__Conjunto de tarefas__:
1. Responda com base no trecho sobre Flávio Bolsonaro:
(a) De quanto para quanto caíram as projeções de vitória de Flávio Bolsonaro para 2026 no Polymarket?
(b) Que site revelou as conversas ligando o senador a Daniel Vorcaro, e em que dia?
(c) Em que mês e ano Flávio gravou o áudio mais explosivo?
2. Copie do trecho sobre Flávio Bolsonaro a parte que começa nas palavras "O tombo é o" e termina logo depois de "de Jair Bolsonaro.".

__Trecho apresentado__:
###
O mercado de previsões deu um cavalo de pau muito rápido. Flávio Bolsonaro (PL) despencou 13 pontos percentuais no Polymarket, caindo de 43% para 30% nas projeções de vitória para 2026.
O tombo é o mais brusco já registrado pelo senador na plataforma e tem um gatilho claro: a divulgação de um áudio em que ele cobra R$134 milhões do banqueiro Daniel Vorcaro para financiar o filme "Dark Horse", cinebiografia de Jair Bolsonaro.
Polêmica com Daniel Vorcaro
No dia 13 de maio, o site The Intercept Brasil revelou conversas, mensagens, documentos e comprovantes bancários que ligam Flávio Bolsonaro ao ex-dono do Banco Master, Daniel Vorcaro. O material mostra que o senador negociou diretamente um aporte de cerca de R$134 milhões para a produção da cinebiografia do seu pai, Jair Bolsonaro.
O áudio mais explosivo foi gravado pelo próprio Flávio em setembro de 2025. Nele, o senador cobra parcelas atrasadas e demonstra preocupação com a imagem da produção: "Imagina a gente dando calote num Jim Cavieziel, num Cyrus… os caras renomadíssimos no cinema americano e mundial. Pô, ia ser muito ruim".
###
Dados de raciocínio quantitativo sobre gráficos
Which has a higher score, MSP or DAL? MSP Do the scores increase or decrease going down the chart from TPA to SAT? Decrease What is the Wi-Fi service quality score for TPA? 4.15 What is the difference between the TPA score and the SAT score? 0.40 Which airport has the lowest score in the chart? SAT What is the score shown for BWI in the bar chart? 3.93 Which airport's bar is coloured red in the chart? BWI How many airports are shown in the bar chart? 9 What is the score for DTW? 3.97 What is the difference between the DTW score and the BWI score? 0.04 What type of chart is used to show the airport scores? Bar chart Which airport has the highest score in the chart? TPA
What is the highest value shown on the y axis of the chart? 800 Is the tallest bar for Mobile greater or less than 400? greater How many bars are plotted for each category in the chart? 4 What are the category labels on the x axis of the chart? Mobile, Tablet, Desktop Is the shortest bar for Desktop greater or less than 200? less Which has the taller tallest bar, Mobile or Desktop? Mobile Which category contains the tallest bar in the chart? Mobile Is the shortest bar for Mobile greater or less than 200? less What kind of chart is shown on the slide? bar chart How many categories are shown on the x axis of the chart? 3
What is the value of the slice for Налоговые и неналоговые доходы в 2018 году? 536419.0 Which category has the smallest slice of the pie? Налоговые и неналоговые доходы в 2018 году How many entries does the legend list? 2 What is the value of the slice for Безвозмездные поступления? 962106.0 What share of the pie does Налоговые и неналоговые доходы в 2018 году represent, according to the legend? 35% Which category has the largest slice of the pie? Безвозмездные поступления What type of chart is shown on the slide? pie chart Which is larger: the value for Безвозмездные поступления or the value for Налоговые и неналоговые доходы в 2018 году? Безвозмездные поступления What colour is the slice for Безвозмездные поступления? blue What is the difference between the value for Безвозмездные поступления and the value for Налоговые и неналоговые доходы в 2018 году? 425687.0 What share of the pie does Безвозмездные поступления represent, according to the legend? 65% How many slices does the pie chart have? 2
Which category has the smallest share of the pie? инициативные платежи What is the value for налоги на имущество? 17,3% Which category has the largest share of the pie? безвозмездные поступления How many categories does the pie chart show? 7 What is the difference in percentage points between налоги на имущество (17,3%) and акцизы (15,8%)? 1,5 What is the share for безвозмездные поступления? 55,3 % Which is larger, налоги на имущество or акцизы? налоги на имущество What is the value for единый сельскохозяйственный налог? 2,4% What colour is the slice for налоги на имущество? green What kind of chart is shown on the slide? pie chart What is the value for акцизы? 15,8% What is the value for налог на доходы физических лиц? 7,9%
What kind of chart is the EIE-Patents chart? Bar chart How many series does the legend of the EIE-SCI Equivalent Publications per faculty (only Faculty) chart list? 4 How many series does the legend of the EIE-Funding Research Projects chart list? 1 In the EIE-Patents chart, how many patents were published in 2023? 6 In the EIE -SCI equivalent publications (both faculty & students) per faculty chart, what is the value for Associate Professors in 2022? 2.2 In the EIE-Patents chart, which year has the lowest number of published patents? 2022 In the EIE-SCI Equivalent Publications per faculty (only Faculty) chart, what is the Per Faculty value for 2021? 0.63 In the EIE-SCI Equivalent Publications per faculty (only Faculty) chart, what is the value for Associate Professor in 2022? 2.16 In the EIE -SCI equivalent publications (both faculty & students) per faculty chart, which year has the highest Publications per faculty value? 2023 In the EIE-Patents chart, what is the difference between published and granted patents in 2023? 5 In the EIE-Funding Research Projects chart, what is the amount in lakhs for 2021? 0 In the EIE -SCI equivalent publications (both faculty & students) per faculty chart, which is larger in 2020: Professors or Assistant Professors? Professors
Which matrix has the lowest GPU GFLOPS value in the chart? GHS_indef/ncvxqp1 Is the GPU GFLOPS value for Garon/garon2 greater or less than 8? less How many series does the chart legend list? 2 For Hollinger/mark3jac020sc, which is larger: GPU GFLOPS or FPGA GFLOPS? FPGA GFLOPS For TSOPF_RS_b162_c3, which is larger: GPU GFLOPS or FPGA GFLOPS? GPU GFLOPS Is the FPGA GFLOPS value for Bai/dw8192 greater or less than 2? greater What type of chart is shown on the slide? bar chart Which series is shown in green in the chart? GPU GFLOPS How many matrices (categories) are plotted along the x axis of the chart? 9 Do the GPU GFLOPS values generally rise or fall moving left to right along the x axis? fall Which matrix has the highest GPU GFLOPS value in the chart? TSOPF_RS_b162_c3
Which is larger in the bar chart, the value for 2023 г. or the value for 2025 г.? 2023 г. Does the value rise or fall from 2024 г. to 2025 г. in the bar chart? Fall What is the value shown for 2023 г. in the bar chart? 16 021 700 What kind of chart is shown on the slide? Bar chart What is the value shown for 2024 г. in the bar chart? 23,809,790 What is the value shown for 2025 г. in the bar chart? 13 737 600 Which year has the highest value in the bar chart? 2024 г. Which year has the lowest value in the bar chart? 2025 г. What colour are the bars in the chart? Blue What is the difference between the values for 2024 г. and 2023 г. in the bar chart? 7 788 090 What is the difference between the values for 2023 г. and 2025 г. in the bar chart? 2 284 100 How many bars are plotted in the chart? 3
###
__Respostas por tarefa__:
1.
(a) De 43% para 30%.
(b) O The Intercept Brasil, no dia 13 de maio.
(c) Em setembro de 2025.

2.
O tombo é o mais brusco já registrado pelo senador na plataforma e tem um gatilho claro: a divulgação de um áudio em que ele cobra R$134 milhões do banqueiro Daniel Vorcaro para financiar o filme "Dark Horse", cinebiografia de Jair Bolsonaro.